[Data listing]
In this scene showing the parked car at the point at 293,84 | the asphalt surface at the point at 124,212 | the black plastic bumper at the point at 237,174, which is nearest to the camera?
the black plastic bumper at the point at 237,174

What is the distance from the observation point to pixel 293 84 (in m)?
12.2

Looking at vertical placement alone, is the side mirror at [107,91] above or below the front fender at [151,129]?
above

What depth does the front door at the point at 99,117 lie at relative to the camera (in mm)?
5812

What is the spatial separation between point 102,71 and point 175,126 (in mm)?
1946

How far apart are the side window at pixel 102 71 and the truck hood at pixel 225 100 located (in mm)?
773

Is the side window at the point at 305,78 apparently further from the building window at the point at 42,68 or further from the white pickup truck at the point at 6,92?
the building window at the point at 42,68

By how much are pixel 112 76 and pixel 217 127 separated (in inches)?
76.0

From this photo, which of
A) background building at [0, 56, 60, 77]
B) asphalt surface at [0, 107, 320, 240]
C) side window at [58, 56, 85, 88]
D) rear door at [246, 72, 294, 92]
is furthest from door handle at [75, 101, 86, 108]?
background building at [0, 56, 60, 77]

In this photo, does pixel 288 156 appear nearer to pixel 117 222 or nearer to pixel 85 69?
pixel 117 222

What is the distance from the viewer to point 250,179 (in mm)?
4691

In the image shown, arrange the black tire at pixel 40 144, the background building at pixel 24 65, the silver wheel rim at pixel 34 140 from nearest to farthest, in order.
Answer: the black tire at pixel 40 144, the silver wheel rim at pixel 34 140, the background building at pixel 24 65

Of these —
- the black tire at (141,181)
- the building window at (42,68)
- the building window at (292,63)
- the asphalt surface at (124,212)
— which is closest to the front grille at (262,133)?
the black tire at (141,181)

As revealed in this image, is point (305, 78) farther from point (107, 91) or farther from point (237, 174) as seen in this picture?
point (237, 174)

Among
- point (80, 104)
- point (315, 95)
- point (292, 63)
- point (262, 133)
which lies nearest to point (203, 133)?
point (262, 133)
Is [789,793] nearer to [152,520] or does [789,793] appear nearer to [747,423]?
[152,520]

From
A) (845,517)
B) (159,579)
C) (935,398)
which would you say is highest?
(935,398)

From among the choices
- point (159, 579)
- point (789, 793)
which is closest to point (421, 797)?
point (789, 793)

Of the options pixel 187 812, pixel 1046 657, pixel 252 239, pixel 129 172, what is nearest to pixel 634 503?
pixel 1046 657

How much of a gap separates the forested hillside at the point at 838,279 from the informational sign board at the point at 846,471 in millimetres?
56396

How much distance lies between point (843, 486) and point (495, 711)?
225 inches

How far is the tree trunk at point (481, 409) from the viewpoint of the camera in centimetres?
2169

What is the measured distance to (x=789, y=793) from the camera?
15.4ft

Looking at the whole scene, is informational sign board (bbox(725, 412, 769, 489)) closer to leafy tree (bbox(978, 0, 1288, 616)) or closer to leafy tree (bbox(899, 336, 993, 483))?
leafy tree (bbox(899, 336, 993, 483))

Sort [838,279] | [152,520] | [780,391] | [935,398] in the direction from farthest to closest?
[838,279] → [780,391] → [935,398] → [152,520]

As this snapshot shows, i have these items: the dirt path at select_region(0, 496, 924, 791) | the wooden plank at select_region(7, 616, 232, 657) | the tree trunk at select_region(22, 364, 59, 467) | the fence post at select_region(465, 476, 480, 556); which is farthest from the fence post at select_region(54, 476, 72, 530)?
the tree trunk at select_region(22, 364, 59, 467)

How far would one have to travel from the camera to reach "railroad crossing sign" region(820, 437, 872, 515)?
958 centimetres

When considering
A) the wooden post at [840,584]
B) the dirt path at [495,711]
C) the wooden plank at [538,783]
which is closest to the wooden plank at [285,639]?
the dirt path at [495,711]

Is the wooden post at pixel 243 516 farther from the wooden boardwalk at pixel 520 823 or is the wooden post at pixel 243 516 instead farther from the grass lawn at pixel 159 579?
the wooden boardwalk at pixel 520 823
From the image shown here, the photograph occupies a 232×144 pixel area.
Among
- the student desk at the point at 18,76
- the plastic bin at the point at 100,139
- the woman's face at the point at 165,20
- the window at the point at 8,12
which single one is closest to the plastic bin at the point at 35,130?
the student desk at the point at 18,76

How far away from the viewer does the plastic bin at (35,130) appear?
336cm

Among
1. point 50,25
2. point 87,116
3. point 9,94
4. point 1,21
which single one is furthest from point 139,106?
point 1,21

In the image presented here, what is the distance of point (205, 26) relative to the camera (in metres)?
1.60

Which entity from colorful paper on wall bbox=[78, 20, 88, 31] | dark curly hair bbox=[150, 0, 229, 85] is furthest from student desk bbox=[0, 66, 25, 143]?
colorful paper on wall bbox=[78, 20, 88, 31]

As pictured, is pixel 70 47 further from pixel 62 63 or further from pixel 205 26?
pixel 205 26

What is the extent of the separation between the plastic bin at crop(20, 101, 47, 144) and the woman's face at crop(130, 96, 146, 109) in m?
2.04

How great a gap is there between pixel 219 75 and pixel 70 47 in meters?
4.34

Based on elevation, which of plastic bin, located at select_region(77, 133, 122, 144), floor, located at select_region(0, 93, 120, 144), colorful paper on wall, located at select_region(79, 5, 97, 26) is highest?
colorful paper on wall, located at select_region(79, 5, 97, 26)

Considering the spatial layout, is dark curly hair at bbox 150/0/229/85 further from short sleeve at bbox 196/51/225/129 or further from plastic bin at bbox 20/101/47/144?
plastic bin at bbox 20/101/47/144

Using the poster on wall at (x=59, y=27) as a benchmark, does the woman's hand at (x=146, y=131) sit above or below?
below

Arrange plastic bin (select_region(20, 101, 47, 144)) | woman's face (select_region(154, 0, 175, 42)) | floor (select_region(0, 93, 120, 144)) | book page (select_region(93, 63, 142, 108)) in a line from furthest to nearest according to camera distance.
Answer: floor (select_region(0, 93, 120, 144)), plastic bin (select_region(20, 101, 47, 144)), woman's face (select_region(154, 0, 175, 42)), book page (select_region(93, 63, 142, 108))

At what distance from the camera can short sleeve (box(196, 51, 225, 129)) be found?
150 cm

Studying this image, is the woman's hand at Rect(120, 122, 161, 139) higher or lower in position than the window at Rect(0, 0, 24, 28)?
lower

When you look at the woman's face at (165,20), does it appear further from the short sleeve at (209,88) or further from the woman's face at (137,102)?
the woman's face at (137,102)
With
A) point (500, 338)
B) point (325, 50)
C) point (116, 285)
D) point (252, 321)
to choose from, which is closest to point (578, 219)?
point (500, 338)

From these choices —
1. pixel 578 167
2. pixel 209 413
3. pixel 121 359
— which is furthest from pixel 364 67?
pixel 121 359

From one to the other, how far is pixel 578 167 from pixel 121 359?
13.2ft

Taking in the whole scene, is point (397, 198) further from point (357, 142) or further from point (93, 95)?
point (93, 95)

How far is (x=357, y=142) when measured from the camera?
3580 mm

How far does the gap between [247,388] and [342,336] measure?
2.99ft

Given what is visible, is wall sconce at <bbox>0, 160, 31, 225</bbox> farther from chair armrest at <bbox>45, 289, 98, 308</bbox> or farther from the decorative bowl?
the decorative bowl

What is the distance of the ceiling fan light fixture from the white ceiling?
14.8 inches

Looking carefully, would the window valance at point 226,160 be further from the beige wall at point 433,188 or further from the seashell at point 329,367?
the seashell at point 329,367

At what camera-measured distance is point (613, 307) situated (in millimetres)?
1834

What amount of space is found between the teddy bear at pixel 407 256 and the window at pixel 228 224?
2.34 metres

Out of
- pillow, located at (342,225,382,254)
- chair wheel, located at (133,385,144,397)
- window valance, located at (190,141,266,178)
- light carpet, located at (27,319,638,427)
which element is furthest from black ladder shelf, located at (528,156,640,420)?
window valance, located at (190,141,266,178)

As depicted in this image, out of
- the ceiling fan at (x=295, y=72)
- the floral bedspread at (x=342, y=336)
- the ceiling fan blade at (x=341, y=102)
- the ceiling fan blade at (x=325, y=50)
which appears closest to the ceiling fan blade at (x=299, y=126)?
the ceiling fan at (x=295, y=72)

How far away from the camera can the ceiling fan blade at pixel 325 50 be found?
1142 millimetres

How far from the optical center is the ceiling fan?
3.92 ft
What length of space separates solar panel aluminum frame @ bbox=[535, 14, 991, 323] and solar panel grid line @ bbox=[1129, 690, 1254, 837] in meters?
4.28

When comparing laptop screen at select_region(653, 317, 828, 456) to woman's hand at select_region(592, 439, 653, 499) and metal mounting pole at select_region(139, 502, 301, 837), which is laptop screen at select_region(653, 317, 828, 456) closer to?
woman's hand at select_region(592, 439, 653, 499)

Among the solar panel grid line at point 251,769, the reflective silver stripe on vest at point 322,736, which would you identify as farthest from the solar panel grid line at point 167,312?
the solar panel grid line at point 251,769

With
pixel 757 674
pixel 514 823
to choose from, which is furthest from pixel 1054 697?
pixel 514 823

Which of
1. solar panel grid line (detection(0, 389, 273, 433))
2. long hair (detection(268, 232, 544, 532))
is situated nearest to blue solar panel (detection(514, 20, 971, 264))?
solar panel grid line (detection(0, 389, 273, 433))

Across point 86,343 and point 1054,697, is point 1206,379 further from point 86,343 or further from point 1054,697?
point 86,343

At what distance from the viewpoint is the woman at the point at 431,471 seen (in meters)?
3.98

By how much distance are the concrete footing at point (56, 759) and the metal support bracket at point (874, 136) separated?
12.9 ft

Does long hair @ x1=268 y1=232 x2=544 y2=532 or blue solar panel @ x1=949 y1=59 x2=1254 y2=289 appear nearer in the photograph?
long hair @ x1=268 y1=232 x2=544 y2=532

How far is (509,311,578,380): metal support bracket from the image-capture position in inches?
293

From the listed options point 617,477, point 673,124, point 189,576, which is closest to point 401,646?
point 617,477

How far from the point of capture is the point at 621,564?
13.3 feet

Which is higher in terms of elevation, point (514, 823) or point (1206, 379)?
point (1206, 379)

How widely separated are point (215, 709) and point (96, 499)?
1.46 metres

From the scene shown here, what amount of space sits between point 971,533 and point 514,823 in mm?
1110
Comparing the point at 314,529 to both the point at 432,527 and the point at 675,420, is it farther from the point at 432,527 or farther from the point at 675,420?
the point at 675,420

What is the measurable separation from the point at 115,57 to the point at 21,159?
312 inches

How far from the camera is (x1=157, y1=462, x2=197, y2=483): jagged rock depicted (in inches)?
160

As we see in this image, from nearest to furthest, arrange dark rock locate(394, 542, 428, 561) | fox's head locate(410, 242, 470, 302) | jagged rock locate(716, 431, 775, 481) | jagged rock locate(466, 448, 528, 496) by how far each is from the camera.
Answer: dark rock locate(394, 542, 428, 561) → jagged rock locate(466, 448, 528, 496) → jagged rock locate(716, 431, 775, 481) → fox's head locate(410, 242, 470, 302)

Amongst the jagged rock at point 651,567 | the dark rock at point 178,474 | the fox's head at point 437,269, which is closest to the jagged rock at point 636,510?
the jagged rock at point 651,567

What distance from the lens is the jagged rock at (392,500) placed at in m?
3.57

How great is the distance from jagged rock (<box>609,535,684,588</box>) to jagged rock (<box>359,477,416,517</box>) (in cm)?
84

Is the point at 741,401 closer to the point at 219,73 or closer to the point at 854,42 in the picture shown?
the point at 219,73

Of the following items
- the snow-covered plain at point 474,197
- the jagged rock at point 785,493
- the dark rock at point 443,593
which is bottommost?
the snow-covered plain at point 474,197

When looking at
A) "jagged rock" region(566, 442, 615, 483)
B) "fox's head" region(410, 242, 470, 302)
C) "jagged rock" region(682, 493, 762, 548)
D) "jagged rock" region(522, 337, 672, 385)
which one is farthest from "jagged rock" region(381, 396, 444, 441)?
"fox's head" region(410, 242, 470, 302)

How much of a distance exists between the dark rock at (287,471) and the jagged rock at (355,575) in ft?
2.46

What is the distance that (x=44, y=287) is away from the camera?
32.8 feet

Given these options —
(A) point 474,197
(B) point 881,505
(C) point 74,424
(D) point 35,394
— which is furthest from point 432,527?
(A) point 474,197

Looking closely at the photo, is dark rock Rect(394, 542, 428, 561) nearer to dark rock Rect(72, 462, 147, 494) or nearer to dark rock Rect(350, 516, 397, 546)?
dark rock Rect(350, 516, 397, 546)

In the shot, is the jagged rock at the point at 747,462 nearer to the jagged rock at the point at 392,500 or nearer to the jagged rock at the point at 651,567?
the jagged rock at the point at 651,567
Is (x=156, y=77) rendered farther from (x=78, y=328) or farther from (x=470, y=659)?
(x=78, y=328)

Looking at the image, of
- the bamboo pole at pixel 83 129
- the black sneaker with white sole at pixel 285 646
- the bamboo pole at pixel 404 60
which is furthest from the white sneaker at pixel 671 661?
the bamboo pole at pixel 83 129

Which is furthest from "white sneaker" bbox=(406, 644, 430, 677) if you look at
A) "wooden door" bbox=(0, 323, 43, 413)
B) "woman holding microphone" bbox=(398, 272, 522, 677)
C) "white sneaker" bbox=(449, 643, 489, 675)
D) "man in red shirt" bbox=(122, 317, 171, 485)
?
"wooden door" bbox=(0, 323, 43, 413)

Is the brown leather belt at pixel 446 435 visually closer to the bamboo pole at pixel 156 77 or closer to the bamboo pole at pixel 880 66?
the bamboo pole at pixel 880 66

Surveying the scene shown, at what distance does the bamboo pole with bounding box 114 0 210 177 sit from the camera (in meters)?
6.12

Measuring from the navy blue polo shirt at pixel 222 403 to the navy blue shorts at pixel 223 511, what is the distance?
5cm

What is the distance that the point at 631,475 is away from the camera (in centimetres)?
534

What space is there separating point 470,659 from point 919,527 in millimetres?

Set task :: Convert the portion of the material that begins with the line containing "What is the distance that the" and continues through the end of the material into a Markdown table with the columns Row and Line. Give each line its own numbered row and omit blank lines.

Output for this task ::
| Row | Line |
|---|---|
| 1 | What is the distance that the point at 631,475 is away from the camera (in centimetres)? |
| 2 | 534 |
| 3 | What space is there separating point 470,659 from point 919,527 in millimetres? |